**Work to do**: Reproduce precisely the lines of the material below from the line containing "From the camera's" up to and including its last line. Pictures must not be copied.

(Dataset entries)
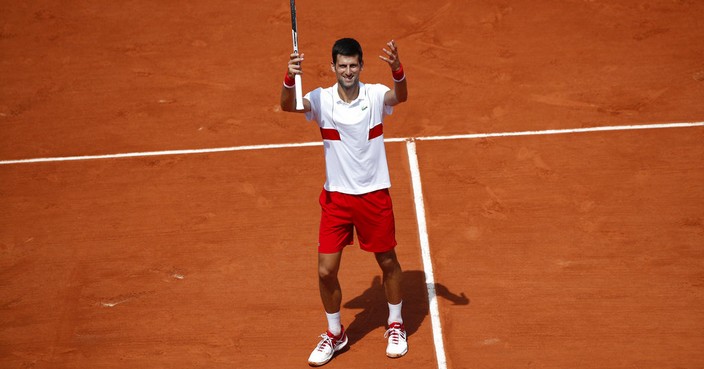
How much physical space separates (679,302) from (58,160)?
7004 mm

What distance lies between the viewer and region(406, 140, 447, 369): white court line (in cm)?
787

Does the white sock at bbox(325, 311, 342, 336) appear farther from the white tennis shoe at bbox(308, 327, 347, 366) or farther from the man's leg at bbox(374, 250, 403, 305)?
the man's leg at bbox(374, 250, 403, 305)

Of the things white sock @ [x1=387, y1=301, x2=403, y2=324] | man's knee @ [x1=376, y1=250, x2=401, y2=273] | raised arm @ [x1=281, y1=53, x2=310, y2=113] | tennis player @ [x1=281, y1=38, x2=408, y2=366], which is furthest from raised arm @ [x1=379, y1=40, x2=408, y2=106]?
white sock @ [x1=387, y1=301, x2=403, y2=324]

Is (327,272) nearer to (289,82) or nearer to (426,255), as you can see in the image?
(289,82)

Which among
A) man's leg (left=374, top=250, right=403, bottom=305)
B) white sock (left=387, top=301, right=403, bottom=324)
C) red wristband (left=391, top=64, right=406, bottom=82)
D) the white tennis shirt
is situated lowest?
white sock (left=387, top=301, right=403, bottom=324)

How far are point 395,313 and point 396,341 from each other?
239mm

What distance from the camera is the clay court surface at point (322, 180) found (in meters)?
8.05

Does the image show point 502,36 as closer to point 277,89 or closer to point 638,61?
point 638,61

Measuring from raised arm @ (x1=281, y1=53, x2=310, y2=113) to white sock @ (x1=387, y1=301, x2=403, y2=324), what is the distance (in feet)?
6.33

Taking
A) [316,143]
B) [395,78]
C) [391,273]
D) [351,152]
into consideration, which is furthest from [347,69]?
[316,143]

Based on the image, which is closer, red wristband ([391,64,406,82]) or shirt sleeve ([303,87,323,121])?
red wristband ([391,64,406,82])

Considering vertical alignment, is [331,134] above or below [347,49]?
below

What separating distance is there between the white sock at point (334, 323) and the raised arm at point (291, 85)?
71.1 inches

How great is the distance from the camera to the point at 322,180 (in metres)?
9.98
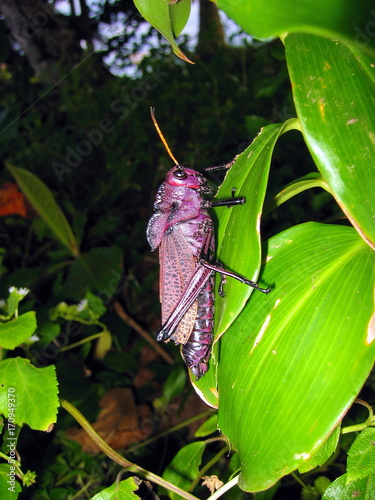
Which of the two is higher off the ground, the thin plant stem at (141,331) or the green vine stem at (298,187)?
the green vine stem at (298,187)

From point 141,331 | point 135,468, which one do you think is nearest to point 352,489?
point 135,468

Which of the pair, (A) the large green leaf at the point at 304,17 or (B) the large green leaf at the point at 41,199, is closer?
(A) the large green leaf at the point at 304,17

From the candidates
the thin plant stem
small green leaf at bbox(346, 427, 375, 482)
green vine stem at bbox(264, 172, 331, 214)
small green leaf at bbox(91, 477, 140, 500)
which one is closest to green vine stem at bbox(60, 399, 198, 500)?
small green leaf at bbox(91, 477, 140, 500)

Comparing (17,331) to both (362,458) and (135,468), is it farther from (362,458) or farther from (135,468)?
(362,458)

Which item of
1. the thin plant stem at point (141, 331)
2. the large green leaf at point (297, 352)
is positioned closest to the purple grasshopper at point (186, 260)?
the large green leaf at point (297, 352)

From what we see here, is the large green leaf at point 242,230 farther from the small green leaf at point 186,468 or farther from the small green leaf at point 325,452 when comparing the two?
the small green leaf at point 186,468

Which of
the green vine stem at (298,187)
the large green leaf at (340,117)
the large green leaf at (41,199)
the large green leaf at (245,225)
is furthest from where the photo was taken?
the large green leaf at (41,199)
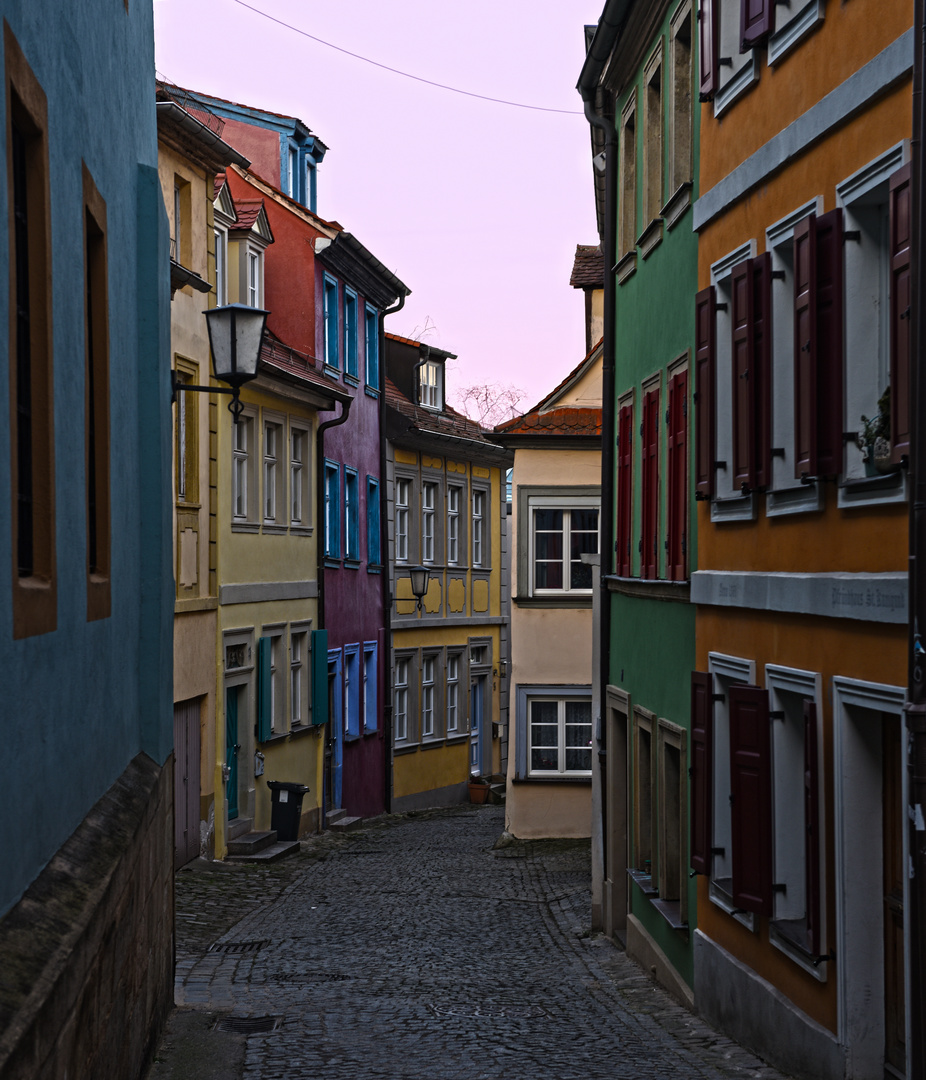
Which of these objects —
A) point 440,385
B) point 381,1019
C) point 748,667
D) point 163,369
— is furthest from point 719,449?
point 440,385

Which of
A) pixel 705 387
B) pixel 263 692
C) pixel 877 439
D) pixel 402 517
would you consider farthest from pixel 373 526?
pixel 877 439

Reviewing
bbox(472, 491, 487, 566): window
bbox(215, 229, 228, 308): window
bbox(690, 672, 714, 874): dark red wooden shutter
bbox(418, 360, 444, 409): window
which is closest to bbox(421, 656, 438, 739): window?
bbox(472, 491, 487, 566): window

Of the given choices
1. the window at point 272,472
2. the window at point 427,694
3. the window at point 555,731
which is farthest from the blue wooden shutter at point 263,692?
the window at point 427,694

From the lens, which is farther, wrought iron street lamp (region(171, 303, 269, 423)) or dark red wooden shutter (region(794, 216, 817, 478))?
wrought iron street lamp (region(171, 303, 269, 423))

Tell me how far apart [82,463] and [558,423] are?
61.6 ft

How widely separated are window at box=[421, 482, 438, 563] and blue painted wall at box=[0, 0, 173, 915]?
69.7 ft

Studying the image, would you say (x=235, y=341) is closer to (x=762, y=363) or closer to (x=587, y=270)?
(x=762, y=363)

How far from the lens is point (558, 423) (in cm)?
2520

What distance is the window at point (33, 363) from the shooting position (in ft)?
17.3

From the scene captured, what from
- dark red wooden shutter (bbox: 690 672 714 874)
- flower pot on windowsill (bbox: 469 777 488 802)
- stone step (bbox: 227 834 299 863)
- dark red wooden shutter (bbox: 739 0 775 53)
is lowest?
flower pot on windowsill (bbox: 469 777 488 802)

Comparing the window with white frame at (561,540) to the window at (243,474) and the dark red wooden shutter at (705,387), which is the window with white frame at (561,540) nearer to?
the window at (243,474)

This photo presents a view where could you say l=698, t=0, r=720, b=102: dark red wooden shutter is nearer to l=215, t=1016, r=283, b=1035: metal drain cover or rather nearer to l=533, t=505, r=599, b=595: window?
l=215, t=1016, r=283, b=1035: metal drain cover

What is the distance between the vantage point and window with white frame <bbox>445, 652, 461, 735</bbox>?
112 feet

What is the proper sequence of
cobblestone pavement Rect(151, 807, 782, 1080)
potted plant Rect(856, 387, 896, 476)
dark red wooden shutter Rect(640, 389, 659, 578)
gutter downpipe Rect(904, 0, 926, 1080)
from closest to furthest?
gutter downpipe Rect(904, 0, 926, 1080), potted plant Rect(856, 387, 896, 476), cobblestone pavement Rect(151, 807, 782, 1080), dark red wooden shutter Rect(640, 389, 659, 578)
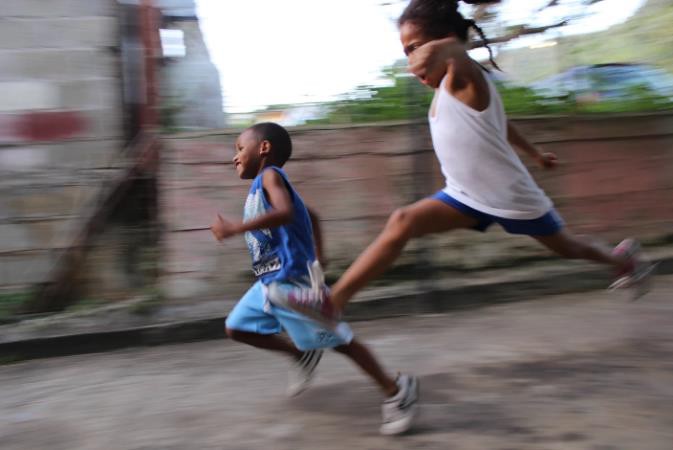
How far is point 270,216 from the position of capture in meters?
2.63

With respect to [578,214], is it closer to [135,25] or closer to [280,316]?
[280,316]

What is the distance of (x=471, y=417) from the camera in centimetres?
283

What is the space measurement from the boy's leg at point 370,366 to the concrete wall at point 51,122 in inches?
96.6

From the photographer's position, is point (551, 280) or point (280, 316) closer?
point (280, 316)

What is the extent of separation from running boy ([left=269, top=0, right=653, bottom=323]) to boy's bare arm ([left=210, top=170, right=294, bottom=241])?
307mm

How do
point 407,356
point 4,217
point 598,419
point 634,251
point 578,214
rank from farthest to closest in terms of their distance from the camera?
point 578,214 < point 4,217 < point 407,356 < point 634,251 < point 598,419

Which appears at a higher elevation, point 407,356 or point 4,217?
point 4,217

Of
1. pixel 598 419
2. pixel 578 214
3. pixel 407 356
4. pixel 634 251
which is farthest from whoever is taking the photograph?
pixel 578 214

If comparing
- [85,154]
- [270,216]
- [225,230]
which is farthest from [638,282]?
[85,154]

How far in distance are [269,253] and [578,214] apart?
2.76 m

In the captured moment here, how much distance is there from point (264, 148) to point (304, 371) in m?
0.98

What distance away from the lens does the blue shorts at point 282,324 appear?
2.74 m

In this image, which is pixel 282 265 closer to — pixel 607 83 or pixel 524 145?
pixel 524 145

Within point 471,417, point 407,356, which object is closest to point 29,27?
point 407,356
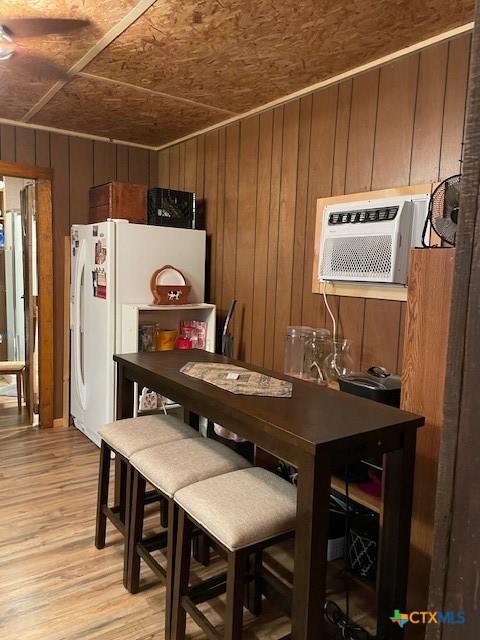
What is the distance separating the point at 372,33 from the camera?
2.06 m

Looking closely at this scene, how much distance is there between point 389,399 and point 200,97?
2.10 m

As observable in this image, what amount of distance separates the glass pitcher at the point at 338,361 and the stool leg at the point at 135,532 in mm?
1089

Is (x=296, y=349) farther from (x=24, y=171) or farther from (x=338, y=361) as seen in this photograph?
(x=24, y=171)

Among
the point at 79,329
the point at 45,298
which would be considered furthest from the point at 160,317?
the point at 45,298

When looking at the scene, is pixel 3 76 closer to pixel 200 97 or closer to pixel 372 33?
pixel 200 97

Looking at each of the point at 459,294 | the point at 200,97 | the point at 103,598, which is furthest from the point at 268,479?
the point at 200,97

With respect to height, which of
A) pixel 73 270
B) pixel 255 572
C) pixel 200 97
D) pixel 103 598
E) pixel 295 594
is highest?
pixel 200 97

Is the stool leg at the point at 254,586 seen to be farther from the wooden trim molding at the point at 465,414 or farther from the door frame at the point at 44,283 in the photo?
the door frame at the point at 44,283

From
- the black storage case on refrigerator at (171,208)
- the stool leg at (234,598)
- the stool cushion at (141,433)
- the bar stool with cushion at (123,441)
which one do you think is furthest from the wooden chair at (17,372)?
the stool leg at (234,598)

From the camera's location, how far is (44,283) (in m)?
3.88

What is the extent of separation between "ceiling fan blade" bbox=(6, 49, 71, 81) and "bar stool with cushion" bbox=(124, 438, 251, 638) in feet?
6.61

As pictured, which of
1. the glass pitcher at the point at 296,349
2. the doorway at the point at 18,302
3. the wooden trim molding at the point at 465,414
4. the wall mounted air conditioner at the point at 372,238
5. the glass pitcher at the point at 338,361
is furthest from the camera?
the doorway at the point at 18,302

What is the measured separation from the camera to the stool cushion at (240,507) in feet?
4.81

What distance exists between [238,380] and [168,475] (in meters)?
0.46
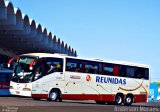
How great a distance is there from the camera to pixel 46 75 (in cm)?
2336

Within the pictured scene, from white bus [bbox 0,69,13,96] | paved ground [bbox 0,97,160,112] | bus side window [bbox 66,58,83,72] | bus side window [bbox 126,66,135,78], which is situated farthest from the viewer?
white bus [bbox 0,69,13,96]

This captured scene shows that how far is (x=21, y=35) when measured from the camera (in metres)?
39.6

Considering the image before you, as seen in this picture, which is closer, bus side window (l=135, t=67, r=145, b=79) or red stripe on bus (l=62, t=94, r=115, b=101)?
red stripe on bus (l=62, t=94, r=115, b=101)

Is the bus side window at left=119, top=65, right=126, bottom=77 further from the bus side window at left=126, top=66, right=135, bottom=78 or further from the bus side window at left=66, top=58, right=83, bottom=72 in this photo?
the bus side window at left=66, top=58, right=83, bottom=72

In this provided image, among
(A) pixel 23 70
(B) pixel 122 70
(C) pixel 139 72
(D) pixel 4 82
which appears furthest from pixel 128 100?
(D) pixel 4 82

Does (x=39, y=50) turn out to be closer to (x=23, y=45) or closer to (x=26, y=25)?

**Written answer**:
From the camera's location, how far is (44,283) (in m)?
3.88

What is the extent of separation between "ceiling fan blade" bbox=(6, 49, 71, 81) and "bar stool with cushion" bbox=(124, 438, 251, 638) in feet?
6.61

As pictured, which of
1. the glass pitcher at the point at 296,349
2. the doorway at the point at 18,302
3. the wooden trim molding at the point at 465,414
4. the wall mounted air conditioner at the point at 372,238
5. the glass pitcher at the point at 338,361
is furthest from the camera?
the doorway at the point at 18,302

What is the measured separation from the camera to the stool cushion at (240,507) in feet?
4.81

What distance exists between [238,380] and [168,475] (in meters)?
0.46
How great a distance is there from the camera to pixel 46 75 (in cm)?
2336

Within the pictured scene, from white bus [bbox 0,69,13,96] | paved ground [bbox 0,97,160,112] | bus side window [bbox 66,58,83,72] | bus side window [bbox 126,66,135,78], which is situated farthest from the viewer?
white bus [bbox 0,69,13,96]

This captured scene shows that how far is (x=21, y=35) when measured from the camera (in metres)?
39.6

Considering the image before you, as seen in this picture, which is closer, bus side window (l=135, t=67, r=145, b=79) or red stripe on bus (l=62, t=94, r=115, b=101)?
red stripe on bus (l=62, t=94, r=115, b=101)

Is the bus side window at left=119, top=65, right=126, bottom=77 further from the bus side window at left=126, top=66, right=135, bottom=78 or further from the bus side window at left=66, top=58, right=83, bottom=72 in this photo?
the bus side window at left=66, top=58, right=83, bottom=72

In this provided image, among
(A) pixel 23 70
(B) pixel 122 70
(C) pixel 139 72
(D) pixel 4 82
which appears furthest from pixel 128 100?
(D) pixel 4 82

Does (x=39, y=50) turn out to be closer to (x=23, y=45) or closer to (x=26, y=25)?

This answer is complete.